=== Records supplied ===

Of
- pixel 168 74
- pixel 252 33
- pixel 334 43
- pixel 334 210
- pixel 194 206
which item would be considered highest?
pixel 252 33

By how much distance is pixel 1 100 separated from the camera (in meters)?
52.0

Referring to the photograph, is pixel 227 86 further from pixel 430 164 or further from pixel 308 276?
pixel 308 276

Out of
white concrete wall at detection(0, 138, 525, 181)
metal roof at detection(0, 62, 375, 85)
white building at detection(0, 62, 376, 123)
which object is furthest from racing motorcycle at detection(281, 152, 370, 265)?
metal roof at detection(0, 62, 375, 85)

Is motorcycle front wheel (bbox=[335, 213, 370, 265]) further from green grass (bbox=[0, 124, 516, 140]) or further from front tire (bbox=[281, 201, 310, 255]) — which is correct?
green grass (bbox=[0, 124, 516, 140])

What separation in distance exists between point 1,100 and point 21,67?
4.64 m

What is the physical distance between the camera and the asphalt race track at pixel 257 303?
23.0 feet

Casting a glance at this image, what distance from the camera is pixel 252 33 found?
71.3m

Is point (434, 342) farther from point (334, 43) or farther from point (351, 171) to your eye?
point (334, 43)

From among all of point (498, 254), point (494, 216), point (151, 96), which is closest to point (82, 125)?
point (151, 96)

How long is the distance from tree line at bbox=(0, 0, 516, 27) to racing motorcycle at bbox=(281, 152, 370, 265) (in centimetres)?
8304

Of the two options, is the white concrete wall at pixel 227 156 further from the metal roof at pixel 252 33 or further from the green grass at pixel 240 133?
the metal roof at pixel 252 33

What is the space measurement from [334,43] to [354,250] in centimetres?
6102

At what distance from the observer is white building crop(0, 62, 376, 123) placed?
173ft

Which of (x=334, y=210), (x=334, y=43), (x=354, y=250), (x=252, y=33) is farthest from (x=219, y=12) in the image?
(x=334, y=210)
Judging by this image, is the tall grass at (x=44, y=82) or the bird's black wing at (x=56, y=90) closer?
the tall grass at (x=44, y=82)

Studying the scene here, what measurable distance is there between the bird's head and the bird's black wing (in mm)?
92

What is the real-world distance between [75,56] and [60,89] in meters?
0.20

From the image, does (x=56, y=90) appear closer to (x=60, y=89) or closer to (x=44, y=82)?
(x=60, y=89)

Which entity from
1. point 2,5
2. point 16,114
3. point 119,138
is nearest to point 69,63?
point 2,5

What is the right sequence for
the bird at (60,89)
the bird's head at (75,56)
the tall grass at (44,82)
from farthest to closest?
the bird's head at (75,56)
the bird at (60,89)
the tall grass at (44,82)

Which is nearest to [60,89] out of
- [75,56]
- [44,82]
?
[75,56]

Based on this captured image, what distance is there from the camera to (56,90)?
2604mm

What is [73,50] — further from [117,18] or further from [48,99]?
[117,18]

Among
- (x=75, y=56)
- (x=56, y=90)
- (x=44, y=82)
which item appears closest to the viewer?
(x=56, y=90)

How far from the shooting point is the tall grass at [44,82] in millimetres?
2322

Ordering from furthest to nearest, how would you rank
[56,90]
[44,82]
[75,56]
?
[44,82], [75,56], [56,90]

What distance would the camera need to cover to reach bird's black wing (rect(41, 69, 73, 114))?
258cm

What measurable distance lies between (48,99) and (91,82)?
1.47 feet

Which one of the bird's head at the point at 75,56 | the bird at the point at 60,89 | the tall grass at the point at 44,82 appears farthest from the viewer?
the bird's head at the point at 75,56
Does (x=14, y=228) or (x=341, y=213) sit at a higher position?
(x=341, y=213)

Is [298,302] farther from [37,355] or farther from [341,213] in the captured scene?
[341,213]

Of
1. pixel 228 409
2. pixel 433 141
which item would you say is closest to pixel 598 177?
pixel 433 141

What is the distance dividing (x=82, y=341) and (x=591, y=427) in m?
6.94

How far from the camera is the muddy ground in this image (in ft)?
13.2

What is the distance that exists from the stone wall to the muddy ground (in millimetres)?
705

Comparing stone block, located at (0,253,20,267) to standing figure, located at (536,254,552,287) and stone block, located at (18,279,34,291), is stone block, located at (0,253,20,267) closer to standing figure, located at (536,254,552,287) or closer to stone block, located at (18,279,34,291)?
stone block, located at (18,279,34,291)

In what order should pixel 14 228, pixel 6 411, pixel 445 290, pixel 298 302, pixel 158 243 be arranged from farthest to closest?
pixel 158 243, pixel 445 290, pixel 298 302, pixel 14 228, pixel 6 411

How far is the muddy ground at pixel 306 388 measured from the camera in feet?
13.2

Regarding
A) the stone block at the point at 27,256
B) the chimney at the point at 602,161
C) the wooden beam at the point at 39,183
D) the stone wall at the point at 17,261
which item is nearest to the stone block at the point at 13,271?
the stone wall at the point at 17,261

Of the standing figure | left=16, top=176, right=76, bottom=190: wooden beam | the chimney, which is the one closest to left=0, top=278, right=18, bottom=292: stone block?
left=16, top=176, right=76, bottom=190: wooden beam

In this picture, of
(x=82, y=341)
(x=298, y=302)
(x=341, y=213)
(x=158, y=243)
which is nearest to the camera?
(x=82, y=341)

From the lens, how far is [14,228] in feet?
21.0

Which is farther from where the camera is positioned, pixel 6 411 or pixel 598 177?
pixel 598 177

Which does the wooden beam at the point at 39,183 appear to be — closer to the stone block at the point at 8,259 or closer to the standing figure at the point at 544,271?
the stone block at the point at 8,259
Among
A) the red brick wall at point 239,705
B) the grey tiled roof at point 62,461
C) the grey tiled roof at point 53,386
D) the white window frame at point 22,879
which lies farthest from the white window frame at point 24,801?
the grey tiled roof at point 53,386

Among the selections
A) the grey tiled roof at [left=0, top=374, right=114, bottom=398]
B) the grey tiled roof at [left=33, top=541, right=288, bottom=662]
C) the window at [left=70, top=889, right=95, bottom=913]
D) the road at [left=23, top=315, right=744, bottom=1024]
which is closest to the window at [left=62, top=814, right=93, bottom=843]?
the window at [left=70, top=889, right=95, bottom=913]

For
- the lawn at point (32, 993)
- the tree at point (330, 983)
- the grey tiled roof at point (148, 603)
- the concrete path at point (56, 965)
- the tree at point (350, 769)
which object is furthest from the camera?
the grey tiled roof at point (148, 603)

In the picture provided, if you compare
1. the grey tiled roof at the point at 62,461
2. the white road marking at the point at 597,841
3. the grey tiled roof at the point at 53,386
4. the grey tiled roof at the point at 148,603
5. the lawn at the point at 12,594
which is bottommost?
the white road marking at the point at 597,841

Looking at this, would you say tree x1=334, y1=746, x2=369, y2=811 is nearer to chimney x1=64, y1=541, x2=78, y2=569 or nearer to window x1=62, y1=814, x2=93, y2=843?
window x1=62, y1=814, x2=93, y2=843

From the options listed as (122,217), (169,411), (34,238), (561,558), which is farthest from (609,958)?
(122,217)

===

To do
Go back to the listing above and please repeat it exactly.

Written answer
Of
- pixel 168 74
- pixel 252 33
- pixel 334 43
- pixel 334 210
- pixel 194 206
which item would be considered highest?
pixel 252 33

By how much distance is pixel 1 100 separated from the camera (in meters)?
52.0

Referring to the photograph, is pixel 227 86 further from pixel 430 164 or further from pixel 308 276?
pixel 308 276

Out of
white concrete wall at detection(0, 138, 525, 181)
metal roof at detection(0, 62, 375, 85)
white building at detection(0, 62, 376, 123)
which object is furthest from racing motorcycle at detection(281, 152, 370, 265)?
metal roof at detection(0, 62, 375, 85)

Is motorcycle front wheel (bbox=[335, 213, 370, 265]) further from green grass (bbox=[0, 124, 516, 140]) or further from front tire (bbox=[281, 201, 310, 255]) — which is correct?
green grass (bbox=[0, 124, 516, 140])

What separation in distance exists between point 1,100 and point 21,67?
4.64 m

What is the physical distance between the camera and the asphalt race track at pixel 257 303?
23.0 feet

Casting a glance at this image, what distance from the camera is pixel 252 33 found?
71.3m

Is point (434, 342) farther from point (334, 43) or farther from point (351, 171) to your eye?
point (334, 43)

From among all of point (498, 254), point (494, 216), point (151, 96), which is closest to point (82, 125)?
point (151, 96)

How long is the distance from tree line at bbox=(0, 0, 516, 27) to racing motorcycle at bbox=(281, 152, 370, 265) (in centimetres)?
8304

Of the two options, is the white concrete wall at pixel 227 156 further from the metal roof at pixel 252 33 or further from the green grass at pixel 240 133?
the metal roof at pixel 252 33

What is the space measurement from [334,43] to [354,250] in centimetres?
6102

At what distance from the observer is white building crop(0, 62, 376, 123) placed?
173ft

Which of (x=334, y=210), (x=334, y=43), (x=354, y=250), (x=252, y=33) is farthest from (x=219, y=12) in the image?
(x=334, y=210)
Judging by this image, is the tall grass at (x=44, y=82) or the bird's black wing at (x=56, y=90) closer?
the tall grass at (x=44, y=82)

Studying the scene here, what measurable distance is there between the bird's head and the bird's black wing (in mm)?
92

What is the real-world distance between [75,56] and [60,89] in meters?
0.20

From the image, does (x=56, y=90) appear closer to (x=60, y=89) or closer to (x=44, y=82)?
(x=60, y=89)

Which entity from
1. point 2,5
2. point 16,114
3. point 119,138
is nearest to point 69,63?
point 2,5

What is the right sequence for
the bird at (60,89)
the bird's head at (75,56)
the tall grass at (44,82)
from farthest to closest?
the bird's head at (75,56)
the bird at (60,89)
the tall grass at (44,82)

Which is nearest to [60,89] out of
- [75,56]
- [44,82]
?
[75,56]

Based on this captured image, what distance is there from the camera to (56,90)?
2604mm

What is [73,50] — further from [117,18] or further from [48,99]?
[117,18]

Among
- (x=75, y=56)
- (x=56, y=90)
- (x=44, y=82)
which item appears closest to the viewer?
(x=56, y=90)

How far from the shooting point is the tall grass at [44,82] in millimetres?
2322

Ordering from furthest to nearest, how would you rank
[56,90]
[44,82]
[75,56]
?
[44,82], [75,56], [56,90]

What distance would the camera need to cover to reach bird's black wing (rect(41, 69, 73, 114))?
258cm

What measurable distance lies between (48,99) and (91,82)?
1.47 feet

Which one of the bird's head at the point at 75,56 | the bird at the point at 60,89 | the tall grass at the point at 44,82 appears farthest from the viewer?
the bird's head at the point at 75,56
Does (x=14, y=228) or (x=341, y=213) sit at a higher position?
(x=341, y=213)

Is [298,302] farther from [37,355] or farther from [341,213] in the captured scene?
[341,213]

Of
1. pixel 228 409
2. pixel 433 141
which item would you say is closest to pixel 598 177?
pixel 433 141

What is the distance dividing (x=82, y=341) and (x=591, y=427) in m?
6.94

How far from the camera is the muddy ground in this image (in ft)?
13.2

What is the distance that exists from the stone wall to the muddy ground (in millimetres)?
705

Comparing stone block, located at (0,253,20,267) to standing figure, located at (536,254,552,287) and stone block, located at (18,279,34,291), is stone block, located at (0,253,20,267) closer to standing figure, located at (536,254,552,287) or closer to stone block, located at (18,279,34,291)?
stone block, located at (18,279,34,291)

In what order should pixel 14 228, pixel 6 411, pixel 445 290, pixel 298 302, pixel 158 243 be arranged from farthest to closest?
pixel 158 243, pixel 445 290, pixel 298 302, pixel 14 228, pixel 6 411

How far is the muddy ground at pixel 306 388 measured from the camera in feet?
13.2

Regarding
A) the stone block at the point at 27,256
B) the chimney at the point at 602,161
C) the wooden beam at the point at 39,183
D) the stone wall at the point at 17,261
which item is nearest to the stone block at the point at 13,271?
the stone wall at the point at 17,261

Of the standing figure | left=16, top=176, right=76, bottom=190: wooden beam | the chimney, which is the one closest to left=0, top=278, right=18, bottom=292: stone block?
left=16, top=176, right=76, bottom=190: wooden beam

In this picture, of
(x=82, y=341)
(x=298, y=302)
(x=341, y=213)
(x=158, y=243)
which is nearest to the camera?
(x=82, y=341)

From the lens, how far is [14,228] in feet?
21.0

Which is farther from where the camera is positioned, pixel 6 411 or pixel 598 177?
pixel 598 177

Which does the wooden beam at the point at 39,183 appear to be — closer to the stone block at the point at 8,259 or closer to the standing figure at the point at 544,271?
the stone block at the point at 8,259
Among
A) the red brick wall at point 239,705
B) the grey tiled roof at point 62,461
C) the grey tiled roof at point 53,386
D) the white window frame at point 22,879
which lies farthest from the white window frame at point 24,801?
the grey tiled roof at point 53,386

Among the selections
A) the grey tiled roof at [left=0, top=374, right=114, bottom=398]
B) the grey tiled roof at [left=33, top=541, right=288, bottom=662]
C) the window at [left=70, top=889, right=95, bottom=913]
D) the road at [left=23, top=315, right=744, bottom=1024]
which is closest to the window at [left=62, top=814, right=93, bottom=843]?
the window at [left=70, top=889, right=95, bottom=913]

For
- the lawn at point (32, 993)
- the tree at point (330, 983)
- the grey tiled roof at point (148, 603)
- the concrete path at point (56, 965)
- the tree at point (350, 769)
which object is furthest from the camera?
the grey tiled roof at point (148, 603)

In the picture provided, if you compare
1. the grey tiled roof at the point at 62,461
2. the white road marking at the point at 597,841
3. the grey tiled roof at the point at 53,386
4. the grey tiled roof at the point at 148,603
5. the lawn at the point at 12,594
which is bottommost?
the white road marking at the point at 597,841

Looking at this, would you say tree x1=334, y1=746, x2=369, y2=811 is nearer to chimney x1=64, y1=541, x2=78, y2=569 or nearer to window x1=62, y1=814, x2=93, y2=843?
window x1=62, y1=814, x2=93, y2=843

From the options listed as (122,217), (169,411), (34,238), (561,558), which is farthest from (609,958)?
(122,217)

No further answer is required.